Building a good rapport with the local community is a major challenge for police officials in Indian cities. This is crucial for weaving sturdy safety net of surveillance and policing to nip criminal activities in the bud
Community policing is not a widespread model in managing law and order issues in Indian cities. Police and the general public seldom see eye to eye. There is a need to break the walls of fear, silence and suspicion between police and the public. Urban areas are sprawling exponentially, and police officials are getting overburdened with managing law and order situations in ever expanding cities with limited manpower. India has poor police personnel-population ratio that is far below the global standard. There are only 106 policemen per one lakh people—less than half of the UN recommended figure of 222. With such an inadequate force, police personnel in Indian cities face an enormous challenge of keeping citizens, their assets, and cities safe.
Building cordial relationship with local communities can help police officials in making their respective territories crime free. If there is any mischievous or unlawful activity going on in a particular community, locals know it first. If police and community have good rapport and locals do not fear harassment over sharing information or feel free to tell their grievances openly, such police-community relations can bring about a significant change on the security front at local level. Friendly relationship between police and public can benefit law enforcement agencies in controlling criminal incidents.
Such initiatives are targeted to engage communities in responsible participation in crime prevention at the local level. This not just conserves the resources, both of the community and of the police, in addressing the security concerns of society. Experience shows that by seeking the active co-operation of the public in performance of police duties, the process of Law Enforcement becomes far more effective.
The fundamental concept behind encouraging community policing is that if police officers are given ample time and fixed beats, they can learn about local concerns, address critical problems of crime and disorder of their respective territories. They can easily help the department in controlling potential criminal incidents or social brawl before they get out of control. While discharging their duties by taking locals in confidence, they can also improve frayed relations with skeptical communities.
Success in Kerala
Kerala Police pioneered in engaging local people to improve safety of neighborhoods and develop good relations with local community. The state had initiated the Janamaithri Suraksha Project in 2008. Since its inception it has been popular among citizens. The project has made tremendous impact on Kerala society. Further a number of initiatives such as establishment of Coastal Vigilance Committees and Road Safety Programmes are being implemented in the State. These programmes are also based on the philosophy, principles and practices of Community Policing.
As per the concept formulated by the Kerala police, community policing involves a philosophy of policing which is distinct from the traditional approach to policing; it is of crucial importance that appropriate training inputs are given for developing the right attitude and for imparting the relevant knowledge and skills. Appropriate training is being given to the Beat Officers, Assistant Beat Officers, and Community Liaison Groups, etc. Janamaithri Suraksha Samithi members have an important role in implementing the project. Selected persons have to be effectively trained. 1361 persons received training in Police Training College for Janamaithri Suraksha Project.

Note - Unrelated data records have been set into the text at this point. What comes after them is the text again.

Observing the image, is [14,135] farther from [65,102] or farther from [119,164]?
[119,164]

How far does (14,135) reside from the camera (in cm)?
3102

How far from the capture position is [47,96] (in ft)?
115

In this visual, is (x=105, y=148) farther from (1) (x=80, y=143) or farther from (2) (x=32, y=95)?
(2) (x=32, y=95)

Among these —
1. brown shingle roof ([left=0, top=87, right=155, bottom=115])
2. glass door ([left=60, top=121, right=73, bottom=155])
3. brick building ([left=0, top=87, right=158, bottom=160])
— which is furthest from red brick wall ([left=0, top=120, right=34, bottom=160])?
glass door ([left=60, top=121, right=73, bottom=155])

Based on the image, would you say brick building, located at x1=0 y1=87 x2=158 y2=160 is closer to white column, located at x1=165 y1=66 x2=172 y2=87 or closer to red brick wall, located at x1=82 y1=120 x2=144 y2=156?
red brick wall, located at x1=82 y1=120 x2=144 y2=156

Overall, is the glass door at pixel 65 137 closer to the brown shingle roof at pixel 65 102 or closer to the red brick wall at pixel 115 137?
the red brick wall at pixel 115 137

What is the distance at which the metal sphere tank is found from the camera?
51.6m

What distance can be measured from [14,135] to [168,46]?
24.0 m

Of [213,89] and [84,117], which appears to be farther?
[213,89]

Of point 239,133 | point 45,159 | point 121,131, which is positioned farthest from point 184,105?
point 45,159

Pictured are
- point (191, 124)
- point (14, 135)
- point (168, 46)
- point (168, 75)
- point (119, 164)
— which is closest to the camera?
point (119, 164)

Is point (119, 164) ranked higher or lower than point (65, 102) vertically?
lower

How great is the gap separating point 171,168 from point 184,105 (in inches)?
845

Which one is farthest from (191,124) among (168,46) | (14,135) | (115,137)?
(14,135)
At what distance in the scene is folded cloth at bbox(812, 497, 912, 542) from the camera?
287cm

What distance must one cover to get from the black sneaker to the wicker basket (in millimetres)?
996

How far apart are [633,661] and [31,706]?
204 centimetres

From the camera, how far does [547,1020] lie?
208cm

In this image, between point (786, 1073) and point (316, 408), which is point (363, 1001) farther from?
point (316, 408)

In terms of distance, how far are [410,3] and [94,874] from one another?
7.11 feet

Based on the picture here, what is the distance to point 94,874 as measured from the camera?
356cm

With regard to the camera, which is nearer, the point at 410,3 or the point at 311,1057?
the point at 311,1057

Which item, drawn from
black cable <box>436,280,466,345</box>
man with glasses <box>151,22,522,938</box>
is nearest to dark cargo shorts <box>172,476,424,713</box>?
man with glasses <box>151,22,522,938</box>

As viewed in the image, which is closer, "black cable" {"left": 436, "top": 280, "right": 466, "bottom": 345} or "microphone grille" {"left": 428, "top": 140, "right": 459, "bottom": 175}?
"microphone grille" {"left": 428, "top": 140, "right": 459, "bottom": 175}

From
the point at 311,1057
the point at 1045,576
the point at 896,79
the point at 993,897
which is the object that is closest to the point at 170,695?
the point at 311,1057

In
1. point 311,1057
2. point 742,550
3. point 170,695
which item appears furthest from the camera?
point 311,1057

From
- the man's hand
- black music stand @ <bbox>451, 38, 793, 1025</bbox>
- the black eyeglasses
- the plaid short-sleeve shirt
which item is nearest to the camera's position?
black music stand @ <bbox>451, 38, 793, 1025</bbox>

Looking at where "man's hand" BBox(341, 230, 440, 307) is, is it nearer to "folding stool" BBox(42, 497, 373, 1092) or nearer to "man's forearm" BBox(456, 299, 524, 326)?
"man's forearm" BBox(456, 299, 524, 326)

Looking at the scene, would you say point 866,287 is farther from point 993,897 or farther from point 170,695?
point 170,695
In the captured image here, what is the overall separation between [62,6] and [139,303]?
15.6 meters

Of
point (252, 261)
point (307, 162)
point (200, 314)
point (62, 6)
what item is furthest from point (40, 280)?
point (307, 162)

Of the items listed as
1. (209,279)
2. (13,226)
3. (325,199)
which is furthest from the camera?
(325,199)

In order to popularize the concept, Janamaithri Kendrams were opened in District and Battalion Headquarters. These centres help people to come and interact with the police. To give publicity about the Project and to attract more and more engagement from local communities, various activities were undertaken. Pamphlets, booklets and other materials were distributed at local level. These documents are supplied to houses in the Beats which also provide them with information such as Beat Officer’s phone number, and other Police telephone numbers and various services available with the Police.
Recently Union Home Minister Rajnath Singh also applauded the efforts of the State police and directed that such initiative should be implemented in other states too. He said during an event organised by Kerala police earlier this year that the Home Ministry is exploring the possibility of expanding the Student Police Cadet (SPC) Programme, a school based capacity development initiative of the Kerala Police, at the national level. A similar initiative was also started by Pune Police in which students were given opportunity to do an internship with police. Students used to go to a local police station for eight days to understand about basic policing and their rights and duties as
Cities world over are implementing community policing in varying formats. The main objective of these initiatives is to make law enforcement agencies friendly. The spread of such initiatives is wide in many developed countries while developing nations are still at the nascent stage or yet to take the first step in this direction. According to a study on community policing by M Borwankar, the United Kingdom is one of the countries where community policing has been so successful that it has been reflected at the national level. The government had developed National Community Safety Plan-2006-09. Every local ward across London now has a fully staffed ‘Safer Neighbourhoods’ policing team. These teams work closely with local communities to target antisocial behaviour and crime. Six teams consisting of a police sergeant, two police constables and three Police Community Support Officers, work in every neighbourhood in the UK capital.
Such initiatives, after having reviewed local social dynamics, can be up-scaled elsewhere too for building crime-free cities. There are many states like Gujarat and Maharashtra who have initiated similar programs in their states for forging better relationship with citizens. Cities in developing countries can look out for models to adapt to suit local environments since there is no ‘one size fits all’ model.